Prof. Dr. Claudia Ossola-Haring
Wenn eine GmbH überschuldet ist und es ist keine positive Überlebensprognose gestellt worden, muss die Geschäftsführung binnen maximal 6 Wochen nach Eintritt der Überschuldung einen Antrag auf Eröffnung des Insolvenzverfahrens stellen. Dabei ist jeder GmbH-Geschäftsführer verpflichtet, sich selbst ständig über die wirtschaftliche Lage seiner GmbH zu informieren. Diese Pflicht kann er nicht delegieren, auch nicht z. B. auf den Steuerberater der GmbH. Der Geschäftsführer selbst muss regelmäßig anhand seiner Buchhaltung und den betriebswirtschaftlichen Auswertungen (BWA) prüfen, ob eine Überschuldung vorliegen könnte oder droht.
Bei Verdacht auf Überschuldung sollte der Geschäftsführer im eigenen Interesse einen Experten (Steuerberater) ausdrücklich beauftragen, einen Überschuldungsstatus zu erstellen.
Folgen bei Pflichtverletzung
Verletzt der Geschäftsführer die Pflicht, die mögliche Überschuldung zu prüfen und daraus die Konsequenzen zu ziehen, riskiert er eine Bestrafung wegen verspäteter Insolvenzanmeldung. Das GmbHG sieht dafür Geld- oder Freiheitsstrafe vor. Allerdings wird ein solches Verhalten (zunächst) der kleineren bis mittleren Kriminalität zugerechnet. Bei Ersttätern werden deshalb fast regelmäßig kleinere Geldstrafen oder kurzfristige Freiheitsstrafen, die zur Bewährung ausgesetzt werden, verhängt. Oft wird auch das Ermittlungsverfahren wegen verspäteter Insolvenzanmeldung gegen Zahlung einer Geldbuße laut Strafprozessordnung (StPO) eingestellt. Das geschieht vor allem dann, wenn beispielsweise der Gesellschafter-Geschäftsführer durch den Zusammenbruch seiner GmbH selbst schwere wirtschaftliche Verluste erlitten oder seine Existenzgrundlage verloren hat.
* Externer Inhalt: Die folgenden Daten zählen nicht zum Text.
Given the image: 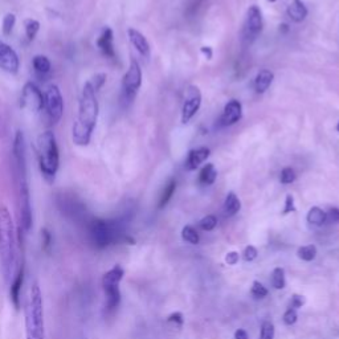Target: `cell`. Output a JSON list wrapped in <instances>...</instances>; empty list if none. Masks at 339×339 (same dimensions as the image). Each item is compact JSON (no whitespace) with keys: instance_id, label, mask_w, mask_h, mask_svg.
<instances>
[{"instance_id":"3","label":"cell","mask_w":339,"mask_h":339,"mask_svg":"<svg viewBox=\"0 0 339 339\" xmlns=\"http://www.w3.org/2000/svg\"><path fill=\"white\" fill-rule=\"evenodd\" d=\"M25 334L27 339H44V303L39 284L31 285L25 305Z\"/></svg>"},{"instance_id":"44","label":"cell","mask_w":339,"mask_h":339,"mask_svg":"<svg viewBox=\"0 0 339 339\" xmlns=\"http://www.w3.org/2000/svg\"><path fill=\"white\" fill-rule=\"evenodd\" d=\"M326 221L330 223H339V208H331L329 212H326Z\"/></svg>"},{"instance_id":"28","label":"cell","mask_w":339,"mask_h":339,"mask_svg":"<svg viewBox=\"0 0 339 339\" xmlns=\"http://www.w3.org/2000/svg\"><path fill=\"white\" fill-rule=\"evenodd\" d=\"M175 190H177V182L174 179H171L168 182V183L164 186V190H163L162 195H160V199H159V208H163V207L166 206L167 203L170 202V199L173 197L174 192H175Z\"/></svg>"},{"instance_id":"42","label":"cell","mask_w":339,"mask_h":339,"mask_svg":"<svg viewBox=\"0 0 339 339\" xmlns=\"http://www.w3.org/2000/svg\"><path fill=\"white\" fill-rule=\"evenodd\" d=\"M257 255H259V252H257L256 248L253 245H248L244 250V260L245 261H253V260H256Z\"/></svg>"},{"instance_id":"31","label":"cell","mask_w":339,"mask_h":339,"mask_svg":"<svg viewBox=\"0 0 339 339\" xmlns=\"http://www.w3.org/2000/svg\"><path fill=\"white\" fill-rule=\"evenodd\" d=\"M298 257L303 261H313L317 256V248L314 245H305L301 246L297 252Z\"/></svg>"},{"instance_id":"45","label":"cell","mask_w":339,"mask_h":339,"mask_svg":"<svg viewBox=\"0 0 339 339\" xmlns=\"http://www.w3.org/2000/svg\"><path fill=\"white\" fill-rule=\"evenodd\" d=\"M239 260H240V256L237 252H230L225 256V261L228 265H236V264L239 263Z\"/></svg>"},{"instance_id":"48","label":"cell","mask_w":339,"mask_h":339,"mask_svg":"<svg viewBox=\"0 0 339 339\" xmlns=\"http://www.w3.org/2000/svg\"><path fill=\"white\" fill-rule=\"evenodd\" d=\"M235 339H248V334L245 330H237L235 332Z\"/></svg>"},{"instance_id":"30","label":"cell","mask_w":339,"mask_h":339,"mask_svg":"<svg viewBox=\"0 0 339 339\" xmlns=\"http://www.w3.org/2000/svg\"><path fill=\"white\" fill-rule=\"evenodd\" d=\"M272 284L274 286V289H284L286 285V279H285V270L282 268H276L273 270V276H272Z\"/></svg>"},{"instance_id":"36","label":"cell","mask_w":339,"mask_h":339,"mask_svg":"<svg viewBox=\"0 0 339 339\" xmlns=\"http://www.w3.org/2000/svg\"><path fill=\"white\" fill-rule=\"evenodd\" d=\"M274 338V326L269 321H265L261 325V339H273Z\"/></svg>"},{"instance_id":"32","label":"cell","mask_w":339,"mask_h":339,"mask_svg":"<svg viewBox=\"0 0 339 339\" xmlns=\"http://www.w3.org/2000/svg\"><path fill=\"white\" fill-rule=\"evenodd\" d=\"M182 237H183V240H186L187 243L193 244V245H196L200 240L199 233H197L196 231L193 230L192 227H190V225L184 227L183 231H182Z\"/></svg>"},{"instance_id":"13","label":"cell","mask_w":339,"mask_h":339,"mask_svg":"<svg viewBox=\"0 0 339 339\" xmlns=\"http://www.w3.org/2000/svg\"><path fill=\"white\" fill-rule=\"evenodd\" d=\"M20 68V60L16 50L6 43H0V69L8 74H16Z\"/></svg>"},{"instance_id":"21","label":"cell","mask_w":339,"mask_h":339,"mask_svg":"<svg viewBox=\"0 0 339 339\" xmlns=\"http://www.w3.org/2000/svg\"><path fill=\"white\" fill-rule=\"evenodd\" d=\"M273 80H274L273 72H270V70L268 69L260 70L259 73H257L256 78H255V89H256L257 93H265L266 90L269 89L270 85H272Z\"/></svg>"},{"instance_id":"24","label":"cell","mask_w":339,"mask_h":339,"mask_svg":"<svg viewBox=\"0 0 339 339\" xmlns=\"http://www.w3.org/2000/svg\"><path fill=\"white\" fill-rule=\"evenodd\" d=\"M105 294H106V310L111 312V310L117 309L121 302V293L118 286H107L103 288Z\"/></svg>"},{"instance_id":"20","label":"cell","mask_w":339,"mask_h":339,"mask_svg":"<svg viewBox=\"0 0 339 339\" xmlns=\"http://www.w3.org/2000/svg\"><path fill=\"white\" fill-rule=\"evenodd\" d=\"M23 282H24V269L23 266H21V269H19L17 274L15 276L14 281L11 284V290H10L11 301H12V303H14V306L16 309L20 307V293Z\"/></svg>"},{"instance_id":"1","label":"cell","mask_w":339,"mask_h":339,"mask_svg":"<svg viewBox=\"0 0 339 339\" xmlns=\"http://www.w3.org/2000/svg\"><path fill=\"white\" fill-rule=\"evenodd\" d=\"M98 101L97 92L89 81L83 83L81 90L78 114L72 127V139L77 146H88L93 135V130L98 120Z\"/></svg>"},{"instance_id":"26","label":"cell","mask_w":339,"mask_h":339,"mask_svg":"<svg viewBox=\"0 0 339 339\" xmlns=\"http://www.w3.org/2000/svg\"><path fill=\"white\" fill-rule=\"evenodd\" d=\"M217 178V170L215 168L212 163H208L202 168L199 174V182L203 186H211L215 183V180Z\"/></svg>"},{"instance_id":"19","label":"cell","mask_w":339,"mask_h":339,"mask_svg":"<svg viewBox=\"0 0 339 339\" xmlns=\"http://www.w3.org/2000/svg\"><path fill=\"white\" fill-rule=\"evenodd\" d=\"M286 14L294 23H301V21L305 20L309 11H307L302 0H292V3L289 4V7L286 10Z\"/></svg>"},{"instance_id":"10","label":"cell","mask_w":339,"mask_h":339,"mask_svg":"<svg viewBox=\"0 0 339 339\" xmlns=\"http://www.w3.org/2000/svg\"><path fill=\"white\" fill-rule=\"evenodd\" d=\"M12 153L15 158L17 179L27 178V146H25V136L21 130H17L15 134Z\"/></svg>"},{"instance_id":"4","label":"cell","mask_w":339,"mask_h":339,"mask_svg":"<svg viewBox=\"0 0 339 339\" xmlns=\"http://www.w3.org/2000/svg\"><path fill=\"white\" fill-rule=\"evenodd\" d=\"M36 153L39 167L43 177L52 182L60 166V151L57 146V139L52 131L40 134L36 142Z\"/></svg>"},{"instance_id":"8","label":"cell","mask_w":339,"mask_h":339,"mask_svg":"<svg viewBox=\"0 0 339 339\" xmlns=\"http://www.w3.org/2000/svg\"><path fill=\"white\" fill-rule=\"evenodd\" d=\"M142 85V69L138 61L131 59L129 69L122 78V90L127 100H133Z\"/></svg>"},{"instance_id":"41","label":"cell","mask_w":339,"mask_h":339,"mask_svg":"<svg viewBox=\"0 0 339 339\" xmlns=\"http://www.w3.org/2000/svg\"><path fill=\"white\" fill-rule=\"evenodd\" d=\"M41 237H43V249L48 250L50 245H52V235H50V232L47 228H44L41 231Z\"/></svg>"},{"instance_id":"9","label":"cell","mask_w":339,"mask_h":339,"mask_svg":"<svg viewBox=\"0 0 339 339\" xmlns=\"http://www.w3.org/2000/svg\"><path fill=\"white\" fill-rule=\"evenodd\" d=\"M20 106L31 113H39L44 109V94L36 83L27 82L24 85L20 97Z\"/></svg>"},{"instance_id":"34","label":"cell","mask_w":339,"mask_h":339,"mask_svg":"<svg viewBox=\"0 0 339 339\" xmlns=\"http://www.w3.org/2000/svg\"><path fill=\"white\" fill-rule=\"evenodd\" d=\"M297 175L296 171L292 168V167H285L281 171V175H279V182L282 184H292L294 180H296Z\"/></svg>"},{"instance_id":"6","label":"cell","mask_w":339,"mask_h":339,"mask_svg":"<svg viewBox=\"0 0 339 339\" xmlns=\"http://www.w3.org/2000/svg\"><path fill=\"white\" fill-rule=\"evenodd\" d=\"M19 186V215H20V230L28 233L32 228V207H31L30 187L27 179H17Z\"/></svg>"},{"instance_id":"14","label":"cell","mask_w":339,"mask_h":339,"mask_svg":"<svg viewBox=\"0 0 339 339\" xmlns=\"http://www.w3.org/2000/svg\"><path fill=\"white\" fill-rule=\"evenodd\" d=\"M59 206H60L61 211L72 219H87V208L76 197L63 195L61 199L59 200Z\"/></svg>"},{"instance_id":"22","label":"cell","mask_w":339,"mask_h":339,"mask_svg":"<svg viewBox=\"0 0 339 339\" xmlns=\"http://www.w3.org/2000/svg\"><path fill=\"white\" fill-rule=\"evenodd\" d=\"M32 68H34L35 73L36 76H39L40 78L47 77L52 70V64H50L49 59L44 54H36V56L32 59Z\"/></svg>"},{"instance_id":"27","label":"cell","mask_w":339,"mask_h":339,"mask_svg":"<svg viewBox=\"0 0 339 339\" xmlns=\"http://www.w3.org/2000/svg\"><path fill=\"white\" fill-rule=\"evenodd\" d=\"M307 223L312 224V225H317L321 227L326 223V212L322 210V208H319V207H313L310 208L309 212H307Z\"/></svg>"},{"instance_id":"46","label":"cell","mask_w":339,"mask_h":339,"mask_svg":"<svg viewBox=\"0 0 339 339\" xmlns=\"http://www.w3.org/2000/svg\"><path fill=\"white\" fill-rule=\"evenodd\" d=\"M168 322H177L178 325H183V316L182 313H173L168 317Z\"/></svg>"},{"instance_id":"38","label":"cell","mask_w":339,"mask_h":339,"mask_svg":"<svg viewBox=\"0 0 339 339\" xmlns=\"http://www.w3.org/2000/svg\"><path fill=\"white\" fill-rule=\"evenodd\" d=\"M89 82L92 83V87L94 88V90H96V92H98V90H100L101 88L103 87V83L106 82V74H105V73H97L96 76L92 78V80H89Z\"/></svg>"},{"instance_id":"33","label":"cell","mask_w":339,"mask_h":339,"mask_svg":"<svg viewBox=\"0 0 339 339\" xmlns=\"http://www.w3.org/2000/svg\"><path fill=\"white\" fill-rule=\"evenodd\" d=\"M15 24H16V16L14 14H7L3 19V34L6 36H10L12 34V31L15 28Z\"/></svg>"},{"instance_id":"11","label":"cell","mask_w":339,"mask_h":339,"mask_svg":"<svg viewBox=\"0 0 339 339\" xmlns=\"http://www.w3.org/2000/svg\"><path fill=\"white\" fill-rule=\"evenodd\" d=\"M202 106V92L196 85H190L186 90L183 107H182V122L188 123Z\"/></svg>"},{"instance_id":"15","label":"cell","mask_w":339,"mask_h":339,"mask_svg":"<svg viewBox=\"0 0 339 339\" xmlns=\"http://www.w3.org/2000/svg\"><path fill=\"white\" fill-rule=\"evenodd\" d=\"M241 117H243V105H241V102L237 100H231L224 106L220 122L223 126H232L241 120Z\"/></svg>"},{"instance_id":"39","label":"cell","mask_w":339,"mask_h":339,"mask_svg":"<svg viewBox=\"0 0 339 339\" xmlns=\"http://www.w3.org/2000/svg\"><path fill=\"white\" fill-rule=\"evenodd\" d=\"M297 318H298L297 312L294 309H292V307H289V309L285 312V314H284V322L289 326L294 325V323L297 322Z\"/></svg>"},{"instance_id":"50","label":"cell","mask_w":339,"mask_h":339,"mask_svg":"<svg viewBox=\"0 0 339 339\" xmlns=\"http://www.w3.org/2000/svg\"><path fill=\"white\" fill-rule=\"evenodd\" d=\"M336 131H338V133H339V122L336 123Z\"/></svg>"},{"instance_id":"18","label":"cell","mask_w":339,"mask_h":339,"mask_svg":"<svg viewBox=\"0 0 339 339\" xmlns=\"http://www.w3.org/2000/svg\"><path fill=\"white\" fill-rule=\"evenodd\" d=\"M211 150L207 149V147H199V149L191 150L188 156H187L186 160V168L188 171H193L196 170L197 167L202 164L203 162H206L207 158L210 156Z\"/></svg>"},{"instance_id":"5","label":"cell","mask_w":339,"mask_h":339,"mask_svg":"<svg viewBox=\"0 0 339 339\" xmlns=\"http://www.w3.org/2000/svg\"><path fill=\"white\" fill-rule=\"evenodd\" d=\"M88 235L90 243L96 248H106L110 244L118 240L120 236V225L116 221L109 220L93 219L88 221Z\"/></svg>"},{"instance_id":"7","label":"cell","mask_w":339,"mask_h":339,"mask_svg":"<svg viewBox=\"0 0 339 339\" xmlns=\"http://www.w3.org/2000/svg\"><path fill=\"white\" fill-rule=\"evenodd\" d=\"M44 109L50 122L57 123L64 113V98L57 85H50L44 93Z\"/></svg>"},{"instance_id":"16","label":"cell","mask_w":339,"mask_h":339,"mask_svg":"<svg viewBox=\"0 0 339 339\" xmlns=\"http://www.w3.org/2000/svg\"><path fill=\"white\" fill-rule=\"evenodd\" d=\"M97 47L102 52L103 56L109 59H116V49H114V34L113 30L105 27L101 31L100 36L97 39Z\"/></svg>"},{"instance_id":"23","label":"cell","mask_w":339,"mask_h":339,"mask_svg":"<svg viewBox=\"0 0 339 339\" xmlns=\"http://www.w3.org/2000/svg\"><path fill=\"white\" fill-rule=\"evenodd\" d=\"M123 277V269L120 265H116L114 268L106 272L102 277V286L107 288V286H118L121 282V279Z\"/></svg>"},{"instance_id":"43","label":"cell","mask_w":339,"mask_h":339,"mask_svg":"<svg viewBox=\"0 0 339 339\" xmlns=\"http://www.w3.org/2000/svg\"><path fill=\"white\" fill-rule=\"evenodd\" d=\"M305 303V297L299 296V294H294L290 299V307L292 309H299V307H302V305Z\"/></svg>"},{"instance_id":"25","label":"cell","mask_w":339,"mask_h":339,"mask_svg":"<svg viewBox=\"0 0 339 339\" xmlns=\"http://www.w3.org/2000/svg\"><path fill=\"white\" fill-rule=\"evenodd\" d=\"M241 208V202L235 192H230L227 195L224 202V212L227 216H235Z\"/></svg>"},{"instance_id":"35","label":"cell","mask_w":339,"mask_h":339,"mask_svg":"<svg viewBox=\"0 0 339 339\" xmlns=\"http://www.w3.org/2000/svg\"><path fill=\"white\" fill-rule=\"evenodd\" d=\"M217 224V219L216 216H213V215H207L206 217L200 220V228L203 231H212Z\"/></svg>"},{"instance_id":"2","label":"cell","mask_w":339,"mask_h":339,"mask_svg":"<svg viewBox=\"0 0 339 339\" xmlns=\"http://www.w3.org/2000/svg\"><path fill=\"white\" fill-rule=\"evenodd\" d=\"M15 228L11 213L6 206H0V264L6 281H10L15 269Z\"/></svg>"},{"instance_id":"29","label":"cell","mask_w":339,"mask_h":339,"mask_svg":"<svg viewBox=\"0 0 339 339\" xmlns=\"http://www.w3.org/2000/svg\"><path fill=\"white\" fill-rule=\"evenodd\" d=\"M24 30H25V36L30 41L35 40L39 31H40V23L36 19H27L24 21Z\"/></svg>"},{"instance_id":"37","label":"cell","mask_w":339,"mask_h":339,"mask_svg":"<svg viewBox=\"0 0 339 339\" xmlns=\"http://www.w3.org/2000/svg\"><path fill=\"white\" fill-rule=\"evenodd\" d=\"M252 296L257 299L264 298V297L268 296V289H266L265 286H264L261 282H259V281H255V282H253V286H252Z\"/></svg>"},{"instance_id":"47","label":"cell","mask_w":339,"mask_h":339,"mask_svg":"<svg viewBox=\"0 0 339 339\" xmlns=\"http://www.w3.org/2000/svg\"><path fill=\"white\" fill-rule=\"evenodd\" d=\"M200 50H202V53L206 56L207 60H211V59H212V56H213L212 48H211V47H202V49H200Z\"/></svg>"},{"instance_id":"17","label":"cell","mask_w":339,"mask_h":339,"mask_svg":"<svg viewBox=\"0 0 339 339\" xmlns=\"http://www.w3.org/2000/svg\"><path fill=\"white\" fill-rule=\"evenodd\" d=\"M127 36H129V40L130 43H131V45L139 52L140 56L149 59L150 44L149 41H147L146 37L143 36L139 31L134 30V28H129V30H127Z\"/></svg>"},{"instance_id":"40","label":"cell","mask_w":339,"mask_h":339,"mask_svg":"<svg viewBox=\"0 0 339 339\" xmlns=\"http://www.w3.org/2000/svg\"><path fill=\"white\" fill-rule=\"evenodd\" d=\"M290 212H296V206H294V197L293 195H286L285 199V207H284L282 215H288Z\"/></svg>"},{"instance_id":"49","label":"cell","mask_w":339,"mask_h":339,"mask_svg":"<svg viewBox=\"0 0 339 339\" xmlns=\"http://www.w3.org/2000/svg\"><path fill=\"white\" fill-rule=\"evenodd\" d=\"M268 2H269V3H276L277 0H268Z\"/></svg>"},{"instance_id":"12","label":"cell","mask_w":339,"mask_h":339,"mask_svg":"<svg viewBox=\"0 0 339 339\" xmlns=\"http://www.w3.org/2000/svg\"><path fill=\"white\" fill-rule=\"evenodd\" d=\"M263 12L259 6H250L246 12L245 24H244V36L246 39H256L263 31Z\"/></svg>"}]
</instances>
In der Praxis werden regelmäßig nur solche GmbHs und deren Geschäftsführer einem strafrechtlichen Ermittlungsverfahren unterzogen, bei denen die wirtschaftlichen Probleme aufgrund des eröffneten Insolvenzverfahrens bzw. dessen Nichteröffnung mangels Masse offenkundig sind. Im Zweifelsfall gehen Strafgerichte nur dann von einer Überschuldung aus, wenn alle (!) Anzeichen übereinstimmend darauf hinweisen, dass eine Überschuldung gegeben ist: Die Passiva müssen folglich die Aktiva eindeutig und erheblich übersteigen und es darf keine Überlebensprognose gestellt worden sein. Da der Insolvenzgrund "Zahlungsunfähigkeit" einfacher nachweisbar ist, beschränken die Strafverfolger ihre Ermittlungen häufig auf dieses Tatbestandsmerkmal.
Im zivilrechtlichen Bereich – bei Entscheidungen über Insolvenzanträge – stellt sich die Frage, ob Überschuldung gegeben ist oder nicht, allerdings häufiger. Dabei kommt es entscheidend auf die Bewertung der Bilanzpositionen an.